• _What this task involves_:
Could you write out again every line from the one containing "Out of the choices" through the last line, both included and requests kept, with each number in the answers (the point coordinates and the distance) multiplied by 1.55 and rounded to a whole number, halves rounding up?

'''

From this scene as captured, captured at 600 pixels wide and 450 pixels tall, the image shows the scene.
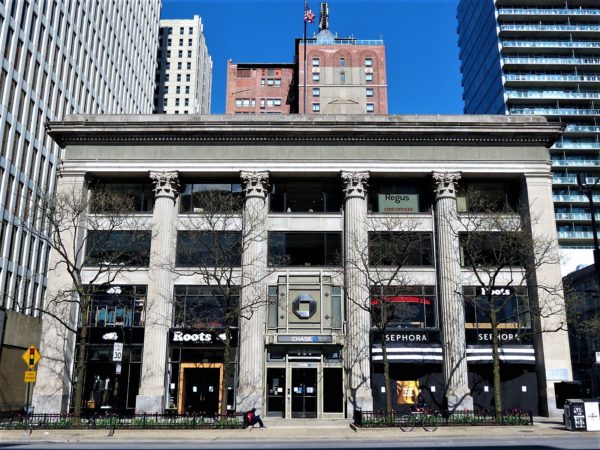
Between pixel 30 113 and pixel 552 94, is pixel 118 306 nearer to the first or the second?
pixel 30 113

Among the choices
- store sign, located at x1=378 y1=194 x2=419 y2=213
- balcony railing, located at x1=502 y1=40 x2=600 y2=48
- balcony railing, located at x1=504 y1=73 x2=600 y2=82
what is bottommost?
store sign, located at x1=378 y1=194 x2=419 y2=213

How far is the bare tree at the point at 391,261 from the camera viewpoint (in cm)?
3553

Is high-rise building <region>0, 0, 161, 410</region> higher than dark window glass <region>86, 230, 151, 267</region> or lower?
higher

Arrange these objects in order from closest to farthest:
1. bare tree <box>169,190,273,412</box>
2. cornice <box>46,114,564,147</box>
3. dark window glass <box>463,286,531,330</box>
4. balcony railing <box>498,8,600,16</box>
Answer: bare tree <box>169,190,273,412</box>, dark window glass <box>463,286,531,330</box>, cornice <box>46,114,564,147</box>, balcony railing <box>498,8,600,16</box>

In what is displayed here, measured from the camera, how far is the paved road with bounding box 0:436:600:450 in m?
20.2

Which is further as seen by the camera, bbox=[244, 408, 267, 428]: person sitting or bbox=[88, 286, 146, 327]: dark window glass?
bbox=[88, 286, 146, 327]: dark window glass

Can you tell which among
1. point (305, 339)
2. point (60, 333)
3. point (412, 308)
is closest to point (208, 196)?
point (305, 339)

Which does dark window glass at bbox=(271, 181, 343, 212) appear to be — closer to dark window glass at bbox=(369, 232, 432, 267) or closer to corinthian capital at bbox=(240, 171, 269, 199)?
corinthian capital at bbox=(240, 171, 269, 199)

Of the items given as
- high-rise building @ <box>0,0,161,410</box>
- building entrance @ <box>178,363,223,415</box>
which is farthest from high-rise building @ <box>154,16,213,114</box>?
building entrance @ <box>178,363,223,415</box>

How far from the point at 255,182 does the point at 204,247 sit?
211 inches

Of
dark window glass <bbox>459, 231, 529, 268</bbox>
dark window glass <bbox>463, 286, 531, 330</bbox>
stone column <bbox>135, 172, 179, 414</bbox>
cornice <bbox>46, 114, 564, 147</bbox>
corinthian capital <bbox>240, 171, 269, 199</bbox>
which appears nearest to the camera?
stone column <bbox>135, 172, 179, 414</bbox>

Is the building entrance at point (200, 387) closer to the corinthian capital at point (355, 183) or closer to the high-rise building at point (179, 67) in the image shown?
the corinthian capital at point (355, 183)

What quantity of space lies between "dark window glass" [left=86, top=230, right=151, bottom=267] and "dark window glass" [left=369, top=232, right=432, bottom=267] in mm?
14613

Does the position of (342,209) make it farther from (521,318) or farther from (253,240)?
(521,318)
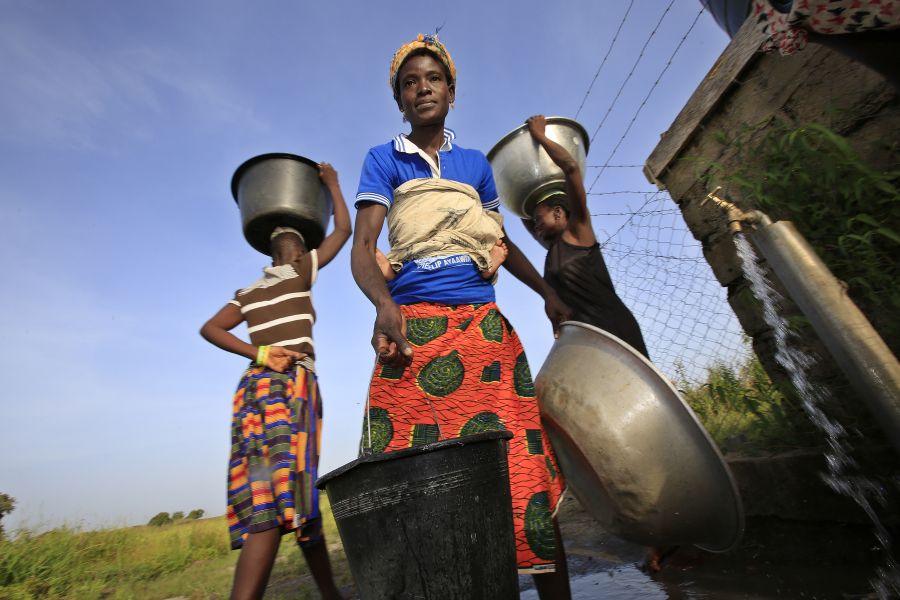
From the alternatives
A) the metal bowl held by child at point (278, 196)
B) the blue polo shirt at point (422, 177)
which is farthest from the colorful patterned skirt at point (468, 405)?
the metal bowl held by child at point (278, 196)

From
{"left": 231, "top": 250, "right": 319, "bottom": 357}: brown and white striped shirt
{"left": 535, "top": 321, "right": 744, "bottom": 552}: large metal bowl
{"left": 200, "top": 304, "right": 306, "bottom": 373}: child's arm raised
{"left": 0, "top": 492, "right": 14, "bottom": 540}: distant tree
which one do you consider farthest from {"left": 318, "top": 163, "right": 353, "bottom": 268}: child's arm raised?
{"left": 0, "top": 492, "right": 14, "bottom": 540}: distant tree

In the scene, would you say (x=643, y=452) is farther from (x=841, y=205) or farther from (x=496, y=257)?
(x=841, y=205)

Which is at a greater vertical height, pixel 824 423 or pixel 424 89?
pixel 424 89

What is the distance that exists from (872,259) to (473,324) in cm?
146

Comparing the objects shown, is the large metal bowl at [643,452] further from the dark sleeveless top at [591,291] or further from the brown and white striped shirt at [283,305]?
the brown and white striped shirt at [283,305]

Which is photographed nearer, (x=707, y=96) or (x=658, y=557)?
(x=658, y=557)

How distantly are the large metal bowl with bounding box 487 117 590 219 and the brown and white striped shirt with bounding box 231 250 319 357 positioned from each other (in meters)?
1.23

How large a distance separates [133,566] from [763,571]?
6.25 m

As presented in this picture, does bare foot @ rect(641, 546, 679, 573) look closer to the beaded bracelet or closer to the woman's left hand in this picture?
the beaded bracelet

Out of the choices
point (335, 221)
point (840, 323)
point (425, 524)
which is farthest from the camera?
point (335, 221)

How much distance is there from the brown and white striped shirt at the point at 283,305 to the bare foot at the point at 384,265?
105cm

'''

• _Exercise output_:
Out of the choices
point (335, 221)
point (840, 323)
point (425, 524)
which is farthest from the camera?
point (519, 343)

How much distance is there from the brown and white striped shirt at the point at 283,305 to the bare foot at the point at 384,265?
163cm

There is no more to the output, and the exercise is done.